In the northern hemisphere, during the summer months, the earth’s position on its axis makes the northern hemisphere closer to the sun than the southern, exposing our hemisphere to more of the sun’s light than the south, hence we are in summer and they are in winter. Since there is more land mass in the north than water, we collect more of the sun’s heat and it’s hot. In the south, even when they are rotated “closer” to the sun, there is more water than land mass, so the temperatures are moderated. (If all this sounds confusing, ask a science teacher, like Brian Davis—he’ll have a whole lot more time and space than one column in Tidings to explain it.)
But all that brings two thoughts to my mind. The first concerns the wonders of our Creator.
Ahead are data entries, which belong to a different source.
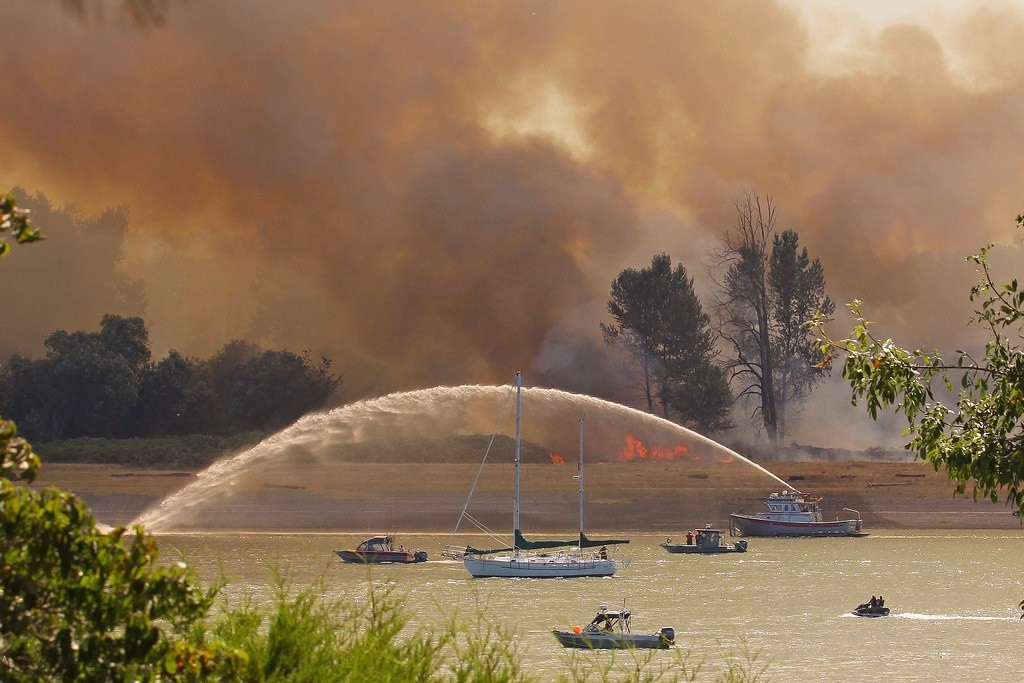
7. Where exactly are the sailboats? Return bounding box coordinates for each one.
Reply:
[440,367,631,580]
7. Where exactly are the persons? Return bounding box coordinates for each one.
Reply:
[399,545,405,553]
[598,545,610,560]
[685,531,703,545]
[868,595,885,610]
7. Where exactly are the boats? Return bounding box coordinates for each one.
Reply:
[332,534,430,565]
[726,488,871,538]
[852,603,892,619]
[657,522,749,556]
[550,604,677,651]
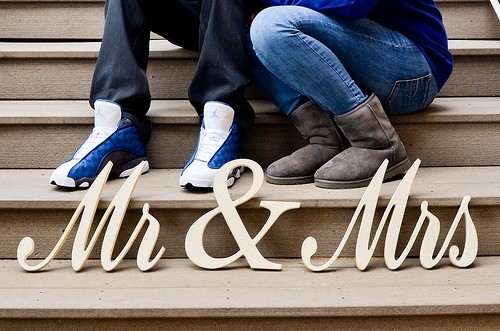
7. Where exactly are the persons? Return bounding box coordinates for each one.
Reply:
[51,1,268,189]
[245,0,453,190]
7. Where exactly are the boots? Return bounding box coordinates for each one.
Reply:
[265,92,412,189]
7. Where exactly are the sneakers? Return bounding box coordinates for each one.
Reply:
[49,98,149,188]
[180,101,244,191]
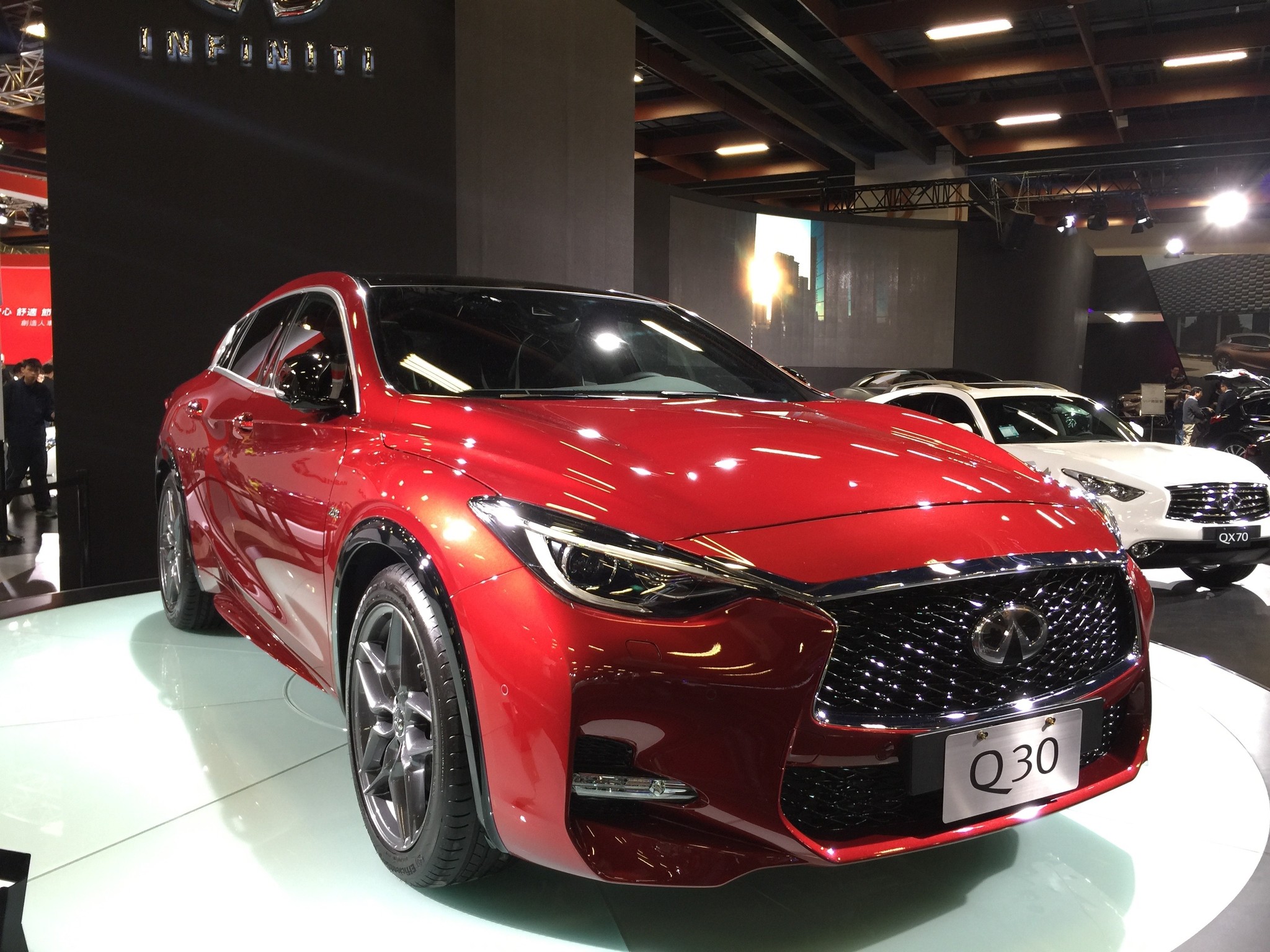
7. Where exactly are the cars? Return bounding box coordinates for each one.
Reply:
[1201,368,1270,400]
[829,367,1004,403]
[1110,377,1192,429]
[155,269,1158,898]
[25,423,57,498]
[1212,332,1270,379]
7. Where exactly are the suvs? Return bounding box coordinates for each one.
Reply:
[1203,389,1270,477]
[862,378,1270,588]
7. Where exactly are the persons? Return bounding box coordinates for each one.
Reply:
[1173,389,1191,446]
[1181,386,1216,446]
[4,362,26,387]
[1164,364,1185,390]
[40,363,56,428]
[2,357,59,518]
[1182,384,1193,391]
[1213,379,1238,415]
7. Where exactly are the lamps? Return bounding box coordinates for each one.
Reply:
[1056,197,1077,233]
[1086,193,1109,231]
[1124,192,1155,234]
[1162,49,1249,68]
[715,142,770,158]
[634,70,644,84]
[995,111,1062,127]
[924,14,1014,42]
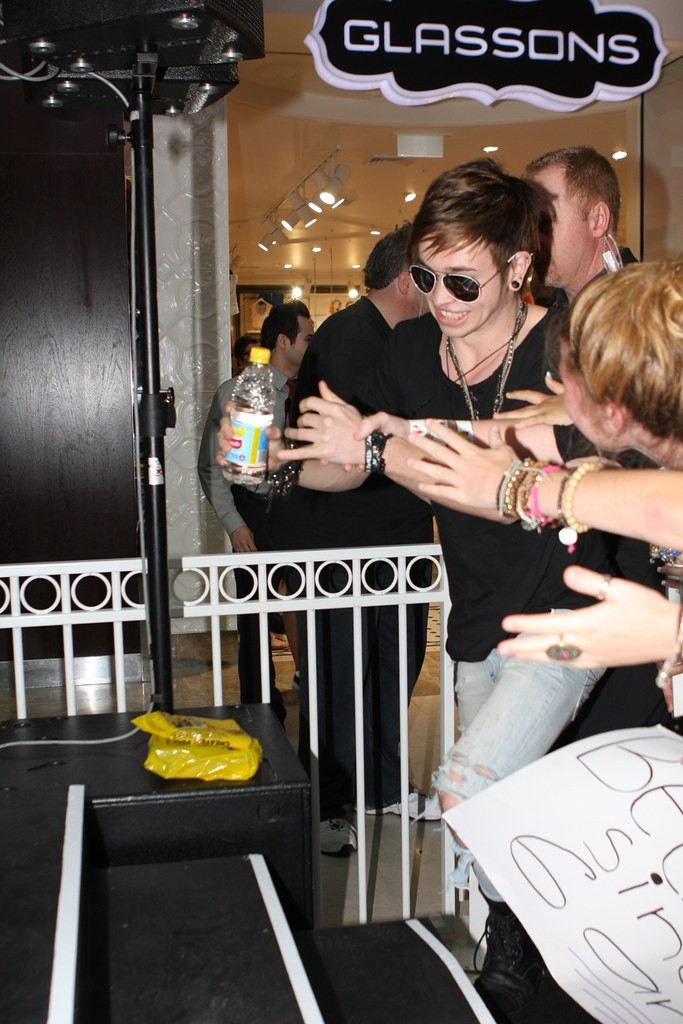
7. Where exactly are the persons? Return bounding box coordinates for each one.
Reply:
[284,225,444,859]
[214,157,648,1024]
[235,335,259,377]
[198,300,317,699]
[524,145,646,744]
[321,258,683,1023]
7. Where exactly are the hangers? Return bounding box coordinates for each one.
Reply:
[249,294,274,308]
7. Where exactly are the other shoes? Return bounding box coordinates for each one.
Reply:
[293,671,301,690]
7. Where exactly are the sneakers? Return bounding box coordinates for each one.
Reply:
[270,632,289,649]
[355,782,442,819]
[320,816,358,855]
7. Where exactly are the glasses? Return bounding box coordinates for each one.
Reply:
[408,251,522,303]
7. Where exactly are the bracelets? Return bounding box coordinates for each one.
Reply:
[274,436,303,498]
[498,459,561,527]
[409,418,427,443]
[456,420,473,444]
[555,461,607,537]
[432,417,448,445]
[363,429,389,475]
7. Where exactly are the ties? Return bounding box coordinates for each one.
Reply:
[285,378,297,427]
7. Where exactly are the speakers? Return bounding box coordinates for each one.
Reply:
[0,0,265,115]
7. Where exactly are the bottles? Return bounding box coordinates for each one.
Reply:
[221,346,276,483]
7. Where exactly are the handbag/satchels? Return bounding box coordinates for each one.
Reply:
[129,712,263,780]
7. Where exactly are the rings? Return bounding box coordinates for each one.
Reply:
[217,450,225,457]
[597,574,611,600]
[544,632,582,660]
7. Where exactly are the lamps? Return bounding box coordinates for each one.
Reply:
[257,145,347,251]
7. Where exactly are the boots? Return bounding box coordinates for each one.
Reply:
[474,885,544,1014]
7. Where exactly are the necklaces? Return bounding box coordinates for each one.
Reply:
[442,298,528,427]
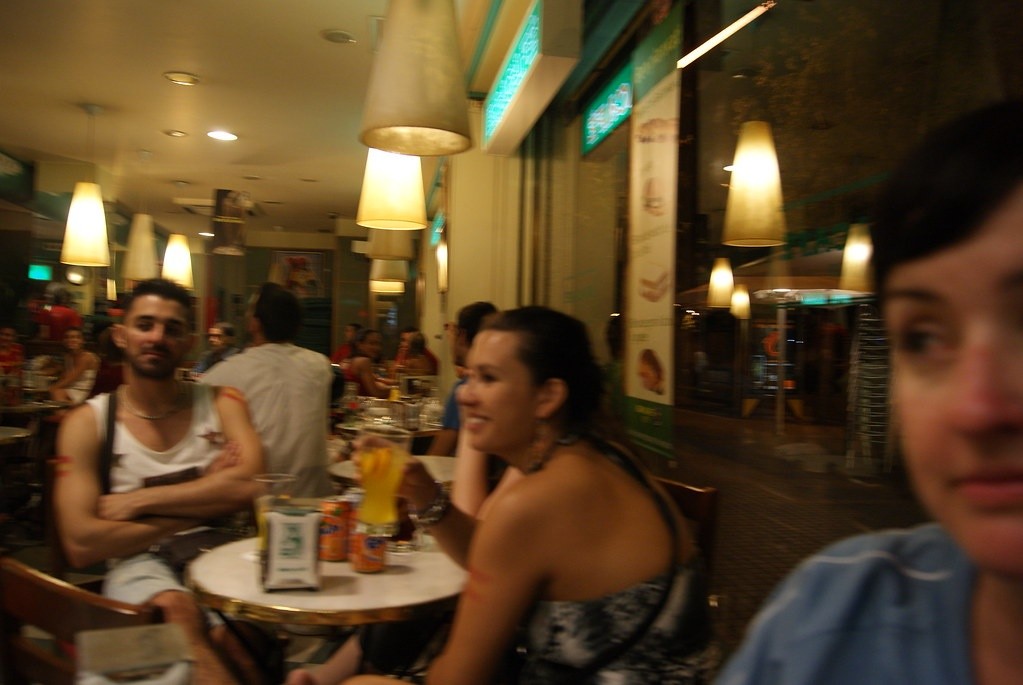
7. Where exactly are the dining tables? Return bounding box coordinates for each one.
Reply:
[328,455,456,495]
[335,419,441,456]
[0,396,56,537]
[183,535,470,684]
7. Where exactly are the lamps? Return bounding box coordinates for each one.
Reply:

He designed our planet so that we would experience the seasons—Genesis 8.22 says: As long as the earth endures, seedtime and harvest, cold and heat, summer and winter, day and night will never cease—but so that we would experience them comfortably. He made the summer come in the northern hemisphere at the time when the earth was farthest away from the sun. And in the southern hemisphere, He made the land mass less to regulate the temperature, (water takes longer to heat and dissipates it more quickly.) God is so wise.
The second has to do with our relative nearness to God. James 4.8 says: Come near to God and He will come near to you. There are times in our lives when we sense that we have been led to places that seem far from God, that we, in our “orbits,” have been taken far from the “Son.” I do not speak of those times we have run from God on our own. Rather, I speak of those times when God has sent us on errands seemingly far from the center of His Presence, way out of the comfort of His people and fellowship. At those times we need to “turn on our axis,” and lean toward the Son. We need to draw near – ever nearer – to Him at those times and experience the warmth of His Presence.
So, this month when you begin to feel the heat, remember that while the earth is as far away as it’s going to get from the sun, it’s warm because it’s tilted toward the sun, and that’s part of the wonder of God’s creation. And remember, too, that you can be just as “warm” as you “tilt” toward Him, even from “far away.” You think about that.